▸ What to produce
When you write out the material, keep every line exactly as it is.

▸ Listed entries

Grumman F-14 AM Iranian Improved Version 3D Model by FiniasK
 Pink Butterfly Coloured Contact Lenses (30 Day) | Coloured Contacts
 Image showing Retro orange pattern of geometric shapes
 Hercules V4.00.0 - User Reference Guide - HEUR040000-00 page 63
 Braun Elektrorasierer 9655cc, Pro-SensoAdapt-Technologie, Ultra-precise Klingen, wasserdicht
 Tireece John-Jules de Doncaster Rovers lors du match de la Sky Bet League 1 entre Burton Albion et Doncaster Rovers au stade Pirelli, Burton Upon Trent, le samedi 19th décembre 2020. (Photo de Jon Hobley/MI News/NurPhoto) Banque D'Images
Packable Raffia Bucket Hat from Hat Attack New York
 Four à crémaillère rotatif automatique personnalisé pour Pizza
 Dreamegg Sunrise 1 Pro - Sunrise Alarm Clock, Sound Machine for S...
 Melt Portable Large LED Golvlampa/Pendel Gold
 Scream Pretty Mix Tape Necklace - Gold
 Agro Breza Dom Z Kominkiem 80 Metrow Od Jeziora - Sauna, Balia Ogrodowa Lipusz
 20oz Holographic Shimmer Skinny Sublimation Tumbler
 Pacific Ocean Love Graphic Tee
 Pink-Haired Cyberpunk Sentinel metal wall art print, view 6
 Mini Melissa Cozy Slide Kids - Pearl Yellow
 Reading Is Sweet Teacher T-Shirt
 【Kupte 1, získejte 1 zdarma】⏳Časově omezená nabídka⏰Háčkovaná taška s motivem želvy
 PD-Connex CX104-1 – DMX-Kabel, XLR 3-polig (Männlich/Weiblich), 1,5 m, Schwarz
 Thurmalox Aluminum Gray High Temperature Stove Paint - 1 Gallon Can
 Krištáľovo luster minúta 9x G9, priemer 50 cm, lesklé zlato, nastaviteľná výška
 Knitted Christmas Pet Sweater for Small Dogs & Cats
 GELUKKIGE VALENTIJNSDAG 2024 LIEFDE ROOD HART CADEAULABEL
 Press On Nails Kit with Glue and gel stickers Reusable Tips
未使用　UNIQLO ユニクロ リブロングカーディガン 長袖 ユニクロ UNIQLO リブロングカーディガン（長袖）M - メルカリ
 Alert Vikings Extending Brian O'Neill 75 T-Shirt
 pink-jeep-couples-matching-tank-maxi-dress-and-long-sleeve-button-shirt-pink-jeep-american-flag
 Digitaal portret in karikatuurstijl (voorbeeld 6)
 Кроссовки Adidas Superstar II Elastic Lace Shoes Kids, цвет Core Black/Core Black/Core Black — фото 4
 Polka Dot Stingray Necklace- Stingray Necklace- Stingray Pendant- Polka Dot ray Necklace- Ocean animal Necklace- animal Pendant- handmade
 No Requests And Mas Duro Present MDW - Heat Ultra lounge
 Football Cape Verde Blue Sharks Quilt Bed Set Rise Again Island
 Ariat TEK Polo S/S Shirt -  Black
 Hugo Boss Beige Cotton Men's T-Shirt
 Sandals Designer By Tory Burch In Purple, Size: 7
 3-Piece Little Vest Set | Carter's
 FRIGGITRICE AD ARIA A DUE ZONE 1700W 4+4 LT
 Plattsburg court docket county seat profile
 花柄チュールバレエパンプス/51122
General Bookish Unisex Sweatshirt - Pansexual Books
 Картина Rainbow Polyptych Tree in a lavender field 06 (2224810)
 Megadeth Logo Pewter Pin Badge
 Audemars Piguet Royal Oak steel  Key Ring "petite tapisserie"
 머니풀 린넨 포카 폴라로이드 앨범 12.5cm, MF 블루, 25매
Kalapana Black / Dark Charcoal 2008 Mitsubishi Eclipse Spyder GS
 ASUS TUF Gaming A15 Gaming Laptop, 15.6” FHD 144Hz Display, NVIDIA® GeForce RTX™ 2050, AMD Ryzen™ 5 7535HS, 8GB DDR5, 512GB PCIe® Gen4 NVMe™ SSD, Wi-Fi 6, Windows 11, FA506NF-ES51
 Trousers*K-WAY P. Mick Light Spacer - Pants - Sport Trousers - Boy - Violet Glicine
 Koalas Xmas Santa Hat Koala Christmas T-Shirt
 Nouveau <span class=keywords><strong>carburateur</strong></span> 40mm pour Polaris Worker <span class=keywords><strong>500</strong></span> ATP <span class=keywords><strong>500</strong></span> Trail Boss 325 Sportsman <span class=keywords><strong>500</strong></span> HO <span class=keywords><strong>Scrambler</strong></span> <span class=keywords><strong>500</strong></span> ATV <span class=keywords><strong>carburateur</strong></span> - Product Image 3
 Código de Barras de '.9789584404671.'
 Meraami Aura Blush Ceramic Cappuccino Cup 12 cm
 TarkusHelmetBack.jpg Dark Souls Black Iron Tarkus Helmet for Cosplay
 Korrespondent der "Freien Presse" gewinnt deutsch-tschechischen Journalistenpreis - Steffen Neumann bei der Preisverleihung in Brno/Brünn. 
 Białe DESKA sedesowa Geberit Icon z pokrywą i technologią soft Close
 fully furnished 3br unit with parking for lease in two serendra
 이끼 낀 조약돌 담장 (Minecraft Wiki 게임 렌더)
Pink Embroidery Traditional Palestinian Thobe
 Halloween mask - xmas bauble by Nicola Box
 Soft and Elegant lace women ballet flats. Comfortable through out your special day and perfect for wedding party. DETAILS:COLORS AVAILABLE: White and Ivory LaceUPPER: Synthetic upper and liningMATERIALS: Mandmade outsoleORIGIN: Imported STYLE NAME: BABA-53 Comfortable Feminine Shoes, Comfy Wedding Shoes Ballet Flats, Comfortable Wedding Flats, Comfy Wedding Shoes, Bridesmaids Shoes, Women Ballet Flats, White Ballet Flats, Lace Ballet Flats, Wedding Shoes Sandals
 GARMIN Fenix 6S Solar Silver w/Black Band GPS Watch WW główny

▸ Result
Grumman F-14 AM Iranian Improved Version 3D Model by FiniasK
 Pink Butterfly Coloured Contact Lenses (30 Day) | Coloured Contacts
 Image showing Retro orange pattern of geometric shapes
 Hercules V4.00.0 - User Reference Guide - HEUR040000-00 page 63
 Braun Elektrorasierer 9655cc, Pro-SensoAdapt-Technologie, Ultra-precise Klingen, wasserdicht
 Tireece John-Jules de Doncaster Rovers lors du match de la Sky Bet League 1 entre Burton Albion et Doncaster Rovers au stade Pirelli, Burton Upon Trent, le samedi 19th décembre 2020. (Photo de Jon Hobley/MI News/NurPhoto) Banque D'Images
Packable Raffia Bucket Hat from Hat Attack New York
 Four à crémaillère rotatif automatique personnalisé pour Pizza
 Dreamegg Sunrise 1 Pro - Sunrise Alarm Clock, Sound Machine for S...
 Melt Portable Large LED Golvlampa/Pendel Gold
 Scream Pretty Mix Tape Necklace - Gold
 Agro Breza Dom Z Kominkiem 80 Metrow Od Jeziora - Sauna, Balia Ogrodowa Lipusz
 20oz Holographic Shimmer Skinny Sublimation Tumbler
 Pacific Ocean Love Graphic Tee
 Pink-Haired Cyberpunk Sentinel metal wall art print, view 6
 Mini Melissa Cozy Slide Kids - Pearl Yellow
 Reading Is Sweet Teacher T-Shirt
 【Kupte 1, získejte 1 zdarma】⏳Časově omezená nabídka⏰Háčkovaná taška s motivem želvy
 PD-Connex CX104-1 – DMX-Kabel, XLR 3-polig (Männlich/Weiblich), 1,5 m, Schwarz
 Thurmalox Aluminum Gray High Temperature Stove Paint - 1 Gallon Can
 Krištáľovo luster minúta 9x G9, priemer 50 cm, lesklé zlato, nastaviteľná výška
 Knitted Christmas Pet Sweater for Small Dogs & Cats
 GELUKKIGE VALENTIJNSDAG 2024 LIEFDE ROOD HART CADEAULABEL
 Press On Nails Kit with Glue and gel stickers Reusable Tips
未使用　UNIQLO ユニクロ リブロングカーディガン 長袖 ユニクロ UNIQLO リブロングカーディガン（長袖）M - メルカリ
 Alert Vikings Extending Brian O'Neill 75 T-Shirt
 pink-jeep-couples-matching-tank-maxi-dress-and-long-sleeve-button-shirt-pink-jeep-american-flag
 Digitaal portret in karikatuurstijl (voorbeeld 6)
 Кроссовки Adidas Superstar II Elastic Lace Shoes Kids, цвет Core Black/Core Black/Core Black — фото 4
 Polka Dot Stingray Necklace- Stingray Necklace- Stingray Pendant- Polka Dot ray Necklace- Ocean animal Necklace- animal Pendant- handmade
 No Requests And Mas Duro Present MDW - Heat Ultra lounge
 Football Cape Verde Blue Sharks Quilt Bed Set Rise Again Island
 Ariat TEK Polo S/S Shirt -  Black
 Hugo Boss Beige Cotton Men's T-Shirt
 Sandals Designer By Tory Burch In Purple, Size: 7
 3-Piece Little Vest Set | Carter's
 FRIGGITRICE AD ARIA A DUE ZONE 1700W 4+4 LT
 Plattsburg court docket county seat profile
 花柄チュールバレエパンプス/51122
General Bookish Unisex Sweatshirt - Pansexual Books
 Картина Rainbow Polyptych Tree in a lavender field 06 (2224810)
 Megadeth Logo Pewter Pin Badge
 Audemars Piguet Royal Oak steel  Key Ring "petite tapisserie"
 머니풀 린넨 포카 폴라로이드 앨범 12.5cm, MF 블루, 25매
Kalapana Black / Dark Charcoal 2008 Mitsubishi Eclipse Spyder GS
 ASUS TUF Gaming A15 Gaming Laptop, 15.6” FHD 144Hz Display, NVIDIA® GeForce RTX™ 2050, AMD Ryzen™ 5 7535HS, 8GB DDR5, 512GB PCIe® Gen4 NVMe™ SSD, Wi-Fi 6, Windows 11, FA506NF-ES51
 Trousers*K-WAY P. Mick Light Spacer - Pants - Sport Trousers - Boy - Violet Glicine
 Koalas Xmas Santa Hat Koala Christmas T-Shirt
 Nouveau <span class=keywords><strong>carburateur</strong></span> 40mm pour Polaris Worker <span class=keywords><strong>500</strong></span> ATP <span class=keywords><strong>500</strong></span> Trail Boss 325 Sportsman <span class=keywords><strong>500</strong></span> HO <span class=keywords><strong>Scrambler</strong></span> <span class=keywords><strong>500</strong></span> ATV <span class=keywords><strong>carburateur</strong></span> - Product Image 3
 Código de Barras de '.9789584404671.'
 Meraami Aura Blush Ceramic Cappuccino Cup 12 cm
 TarkusHelmetBack.jpg Dark Souls Black Iron Tarkus Helmet for Cosplay
 Korrespondent der "Freien Presse" gewinnt deutsch-tschechischen Journalistenpreis - Steffen Neumann bei der Preisverleihung in Brno/Brünn. 
 Białe DESKA sedesowa Geberit Icon z pokrywą i technologią soft Close
 fully furnished 3br unit with parking for lease in two serendra
 이끼 낀 조약돌 담장 (Minecraft Wiki 게임 렌더)
Pink Embroidery Traditional Palestinian Thobe
 Halloween mask - xmas bauble by Nicola Box
 Soft and Elegant lace women ballet flats. Comfortable through out your special day and perfect for wedding party. DETAILS:COLORS AVAILABLE: White and Ivory LaceUPPER: Synthetic upper and liningMATERIALS: Mandmade outsoleORIGIN: Imported STYLE NAME: BABA-53 Comfortable Feminine Shoes, Comfy Wedding Shoes Ballet Flats, Comfortable Wedding Flats, Comfy Wedding Shoes, Bridesmaids Shoes, Women Ballet Flats, White Ballet Flats, Lace Ballet Flats, Wedding Shoes Sandals
 GARMIN Fenix 6S Solar Silver w/Black Band GPS Watch WW główny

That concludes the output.